**COMPITO 1**
Nel brano sui misteri di Eleusi, a quali divinità erano dedicati i misteri eleusini?
**COMPITO 2**
Come riassumeresti in un breve elenco puntato il paragrafo del brano sui misteri di Eleusi che comincia con «Ciò vale anche per il testo di V. Magnien», conservandone i fatti principali?
**COMPITO 3**
Puoi proseguire il brano sui misteri di Eleusi partendo subito dopo la sua ultima frase?

━━ BRANO PROPOSTO ━━

Ciò vale anche per il testo di V. Magnien,
“I Misteri di Eleusi”. Non c’è in esso
mera erudizione o il disincantato distacco del
ricercatore, né la Grecia è trattata
come una passione antiquaria ma con intima partecipazione.
I misteri dell’antichità classica erano
culti iniziatici tendenti ad assicurare una più
diretta relazione col divino: “ogni iniziazione
intende congiungerci al Mondo e agli Dei” afferma
Sallustio (Sugli dei e il mondo, IV, 6) ed introdurre
in un’esperienza straordinaria capace di trasfigurare
l’esistenza all’iniziato era appunto lo scopo
dei misteri, tra cui primi per importanza quelli
di Eleusi, località dell’Attica non lontana
da Atene. Questi ultimi erano dedicati a Demetra,
la dea del grano, e a sua figlia Persefone, chiamata
anche Kore, “la Fanciulla”. Questi misteri erano
organizzati dalla polis ateniese e posti sotto
il diretto controllo dell’archon basileus. Eleusi
era il luogo in cui Kore era tornata dagli inferi
dopo esservi stata condotta da Ade. E proprio
ad Eleusi gli ateniesi celebravano la grande festa
autunnale, i Mysteria; la processione andava da
Atene ad Eleusi e culminava in un rito notturno
nel Telesterion (una famiglia verbale, annota
W. Burkert, largamente sovrappostasi a mysteria
è proprio quella di telein, “compire”,
“celebrare”, “iniziare”; telete, “festa”, “rito”,
“iniziazione”; telestes, “sacerdote dell’iniziazione”;
telesterion, “palazzo delle iniziazioni”. È
poi ancora Burkert a ricordarci la traduzione
latina di mysteria che è resa con initia,
a indicare appunto la crucialità del momento
iniziatico). Differenti dalle religioni monoteiste
perché basati sul rituale e non su un libro
sacro, perché non esclusivisti e non miranti
a formare comunità di fedeli (nel senso
dell’ecclesia), i misteri hanno costituito un’esperienza
del sacro cruciale per il paganesimo. E davvero
l’esperienza (il pathema) era il centro del culto
misterico, reale e concreta esperienza che, come
già ammoniva l’omerico Inno a Demetra (la
dea “istitutrice” dei misteri eleusini), non era
insegnabile. I misteri non insegnano nulla, permettono
l’accesso ad un’esperienza (accesso però
non destinato a tutti ma aperto solo ai meritevoli
dell’iniziazione, vincolati per di più
al silenzio sulle cerimonie sacre). Tale esperienza
è perciò alogos, non discorsiva,
non dicibile, come ci ricorda anche Aristotele:
“gli iniziati non devono imparare qualcosa bensì
subire un’emozione ed essere in un certo stato,
evidentemente dopo di essere divenuti capaci di
ciò”. Per Magnien il nucleo centrale del
rituale iniziatico eleusino è rappresentato
dalla discesa delle anime nel mondo del divenire
e dalla loro risalita verso le regioni pleromatiche
(stretta è quindi l’analogia con il mito
che narra della discesa di Kore agli inferi e
del suo ritorno). Si tratta cioè di una
“peripezia” o, meglio, di una vera e propria odissea
dell’anima. Le iniziazioni, infatti, dice Magnien,
“hanno lo scopo di ristabilire l’anima sul trono
di Zeus sia nel corso della sua vita quaggiù,
sia quando essa avrà lasciato il soggiorno
terreno: l’iniziato risale verso gli Dei mentre
chi non lo è resta immerso nel fango”.

━━━
━━ MATERIALE FORNITO ━━

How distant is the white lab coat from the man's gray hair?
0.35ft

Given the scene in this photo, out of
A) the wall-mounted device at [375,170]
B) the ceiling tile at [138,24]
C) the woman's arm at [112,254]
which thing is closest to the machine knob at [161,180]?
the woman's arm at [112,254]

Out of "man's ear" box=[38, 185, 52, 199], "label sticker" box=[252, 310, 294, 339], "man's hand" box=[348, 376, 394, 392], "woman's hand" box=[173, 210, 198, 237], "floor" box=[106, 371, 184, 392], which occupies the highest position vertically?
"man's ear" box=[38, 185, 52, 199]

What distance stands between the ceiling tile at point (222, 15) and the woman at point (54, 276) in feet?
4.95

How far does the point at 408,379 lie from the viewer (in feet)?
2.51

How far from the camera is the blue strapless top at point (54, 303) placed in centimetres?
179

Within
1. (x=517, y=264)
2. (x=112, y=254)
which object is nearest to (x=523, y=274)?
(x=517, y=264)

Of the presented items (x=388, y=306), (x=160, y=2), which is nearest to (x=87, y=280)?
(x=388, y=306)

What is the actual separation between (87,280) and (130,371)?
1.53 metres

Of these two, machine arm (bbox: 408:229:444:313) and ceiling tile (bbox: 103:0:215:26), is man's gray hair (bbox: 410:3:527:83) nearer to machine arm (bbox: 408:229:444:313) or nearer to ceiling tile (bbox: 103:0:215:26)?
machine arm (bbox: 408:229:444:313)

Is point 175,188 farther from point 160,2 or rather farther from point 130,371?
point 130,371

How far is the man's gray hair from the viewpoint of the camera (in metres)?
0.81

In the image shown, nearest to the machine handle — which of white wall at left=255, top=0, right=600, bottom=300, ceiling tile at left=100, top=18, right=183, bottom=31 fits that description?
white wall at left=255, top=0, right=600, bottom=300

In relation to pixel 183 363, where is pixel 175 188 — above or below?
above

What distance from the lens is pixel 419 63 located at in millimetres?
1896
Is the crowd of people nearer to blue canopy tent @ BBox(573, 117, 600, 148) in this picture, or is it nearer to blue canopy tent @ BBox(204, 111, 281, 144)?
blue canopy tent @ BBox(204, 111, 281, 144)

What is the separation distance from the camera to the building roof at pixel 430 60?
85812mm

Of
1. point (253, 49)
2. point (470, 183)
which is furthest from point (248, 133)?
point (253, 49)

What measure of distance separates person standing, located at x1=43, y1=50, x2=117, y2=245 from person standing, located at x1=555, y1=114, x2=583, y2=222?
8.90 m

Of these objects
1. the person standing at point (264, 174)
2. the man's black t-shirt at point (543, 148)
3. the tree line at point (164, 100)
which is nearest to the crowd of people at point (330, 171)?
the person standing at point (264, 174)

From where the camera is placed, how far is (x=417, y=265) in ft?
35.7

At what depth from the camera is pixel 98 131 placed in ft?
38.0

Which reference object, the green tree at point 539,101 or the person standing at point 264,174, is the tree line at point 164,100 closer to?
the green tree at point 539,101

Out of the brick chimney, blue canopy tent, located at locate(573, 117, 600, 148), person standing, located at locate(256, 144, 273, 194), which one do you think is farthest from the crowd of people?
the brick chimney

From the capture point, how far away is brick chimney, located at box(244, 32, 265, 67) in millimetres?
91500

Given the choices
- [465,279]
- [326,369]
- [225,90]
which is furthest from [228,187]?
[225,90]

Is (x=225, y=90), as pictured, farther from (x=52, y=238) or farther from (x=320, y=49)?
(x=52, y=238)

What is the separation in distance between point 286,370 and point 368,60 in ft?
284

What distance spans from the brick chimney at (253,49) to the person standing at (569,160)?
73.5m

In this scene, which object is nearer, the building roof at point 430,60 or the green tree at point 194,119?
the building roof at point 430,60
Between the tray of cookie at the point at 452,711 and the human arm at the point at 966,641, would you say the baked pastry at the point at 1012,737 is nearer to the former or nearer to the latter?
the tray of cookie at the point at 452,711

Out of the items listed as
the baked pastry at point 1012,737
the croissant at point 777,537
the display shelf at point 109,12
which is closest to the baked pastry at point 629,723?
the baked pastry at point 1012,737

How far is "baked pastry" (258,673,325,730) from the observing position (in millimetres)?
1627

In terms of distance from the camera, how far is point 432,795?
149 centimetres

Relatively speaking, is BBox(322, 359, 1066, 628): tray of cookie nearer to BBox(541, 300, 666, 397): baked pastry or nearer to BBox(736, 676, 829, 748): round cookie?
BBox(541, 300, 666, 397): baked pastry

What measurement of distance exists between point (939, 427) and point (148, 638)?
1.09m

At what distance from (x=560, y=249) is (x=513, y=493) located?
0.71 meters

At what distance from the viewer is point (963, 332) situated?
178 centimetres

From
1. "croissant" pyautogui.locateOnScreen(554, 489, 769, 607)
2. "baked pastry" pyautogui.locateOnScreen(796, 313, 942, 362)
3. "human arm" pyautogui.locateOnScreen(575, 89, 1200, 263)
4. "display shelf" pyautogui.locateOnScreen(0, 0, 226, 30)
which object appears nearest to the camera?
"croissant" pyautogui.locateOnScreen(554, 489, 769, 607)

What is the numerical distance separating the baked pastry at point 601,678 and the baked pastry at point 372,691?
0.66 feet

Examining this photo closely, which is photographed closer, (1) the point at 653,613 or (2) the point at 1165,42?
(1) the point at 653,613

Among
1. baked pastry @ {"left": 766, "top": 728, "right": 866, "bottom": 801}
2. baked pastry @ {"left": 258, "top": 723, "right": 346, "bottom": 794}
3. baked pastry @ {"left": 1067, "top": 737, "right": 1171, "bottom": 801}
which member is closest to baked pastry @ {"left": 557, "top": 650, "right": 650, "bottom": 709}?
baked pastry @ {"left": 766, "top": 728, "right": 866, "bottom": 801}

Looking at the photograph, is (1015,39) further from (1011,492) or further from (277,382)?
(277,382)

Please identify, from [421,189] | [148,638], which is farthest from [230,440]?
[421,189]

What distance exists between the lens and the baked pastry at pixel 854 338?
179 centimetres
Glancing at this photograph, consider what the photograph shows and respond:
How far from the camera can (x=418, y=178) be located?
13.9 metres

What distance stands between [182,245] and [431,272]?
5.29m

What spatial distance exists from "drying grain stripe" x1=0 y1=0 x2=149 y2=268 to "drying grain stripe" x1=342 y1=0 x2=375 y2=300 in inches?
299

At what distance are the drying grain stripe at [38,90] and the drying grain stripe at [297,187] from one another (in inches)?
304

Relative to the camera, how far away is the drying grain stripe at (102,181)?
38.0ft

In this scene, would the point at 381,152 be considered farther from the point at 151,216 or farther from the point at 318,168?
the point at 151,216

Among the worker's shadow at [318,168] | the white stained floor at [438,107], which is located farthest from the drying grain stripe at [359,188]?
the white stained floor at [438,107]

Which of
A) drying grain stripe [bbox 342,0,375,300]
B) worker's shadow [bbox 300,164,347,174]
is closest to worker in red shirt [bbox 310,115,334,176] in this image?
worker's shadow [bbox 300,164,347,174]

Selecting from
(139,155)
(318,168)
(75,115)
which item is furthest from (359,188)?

━━━

**RISPOSTA 1**
A Demetra, la dea del grano, e a sua figlia Persefone, chiamata anche Kore, «la Fanciulla».

**RISPOSTA 2**
- Il testo di V. Magnien, «I Misteri di Eleusi», non è mera erudizione né passione antiquaria: tratta la Grecia con intima partecipazione.
- I misteri dell'antichità classica erano culti iniziatici volti a una relazione più diretta col divino e a un'esperienza capace di trasfigurare l'esistenza dell'iniziato.
- I più importanti erano quelli di Eleusi, in Attica, dedicati a Demetra e a Persefone (Kore). Li organizzava la polis ateniese sotto il controllo dell'archon basileus.
- Ad Eleusi, luogo del ritorno di Kore dagli inferi, si celebravano in autunno i Mysteria. Era una processione da Atene che culminava in un rito notturno nel Telesterion.
- Secondo Burkert, il termine mysteria si sovrappone alla famiglia verbale di telein («compire», «celebrare», «iniziare») e in latino è tradotto con initia.
- A differenza delle religioni monoteiste, i misteri si basavano sul rituale e non su un libro sacro. Non erano esclusivisti e non miravano a formare comunità di fedeli.
- Al centro del culto c'era l'esperienza (pathema). Non era insegnabile ed era aperta solo ai meritevoli, vincolati al silenzio. Era un'esperienza alogos, non dicibile, come ricorda anche Aristotele.
- Per Magnien il nucleo del rito eleusino è la discesa delle anime nel mondo del divenire e la loro risalita, in analogia con il mito di Kore.
- Le iniziazioni riportano l'anima sul trono di Zeus: l'iniziato risale verso gli Dei, chi non lo è resta immerso nel fango.

**RISPOSTA 3**
L’iniziazione perciò rende possibile la
liberazione già in vita. Magnien si discosta
così dalle ricorrenti interpretazioni dei
misteri eleusini come rituale salvifico tendente
ad assicurare al defunto una vita beata nelle
regioni dell’Ade.
Daccapo: morte e rinascita, tipiche “stazioni”
di ogni iniziazione, vengono quindi interpretate
rispettivamente come caduta dell’anima e sua successiva
risalita al divino. Si prospetta così una
condizione esilica dell’anima e al contempo la
capacità dell’uomo di ritornare alla Patria
solo in quanto ha in sé la favilla del
Principio perduto (quì emerge il significato
più profondo di telein che non è
tanto quello di “compiere il rito” quanto quello
di “giungere a compimento”). Non a caso Magnien
riprende anche il mito del Dioniso orfico fatto
a pezzi dai Titani, leggendolo come rottura dell’unità,
sua dispersione e sua successiva ricomposizione.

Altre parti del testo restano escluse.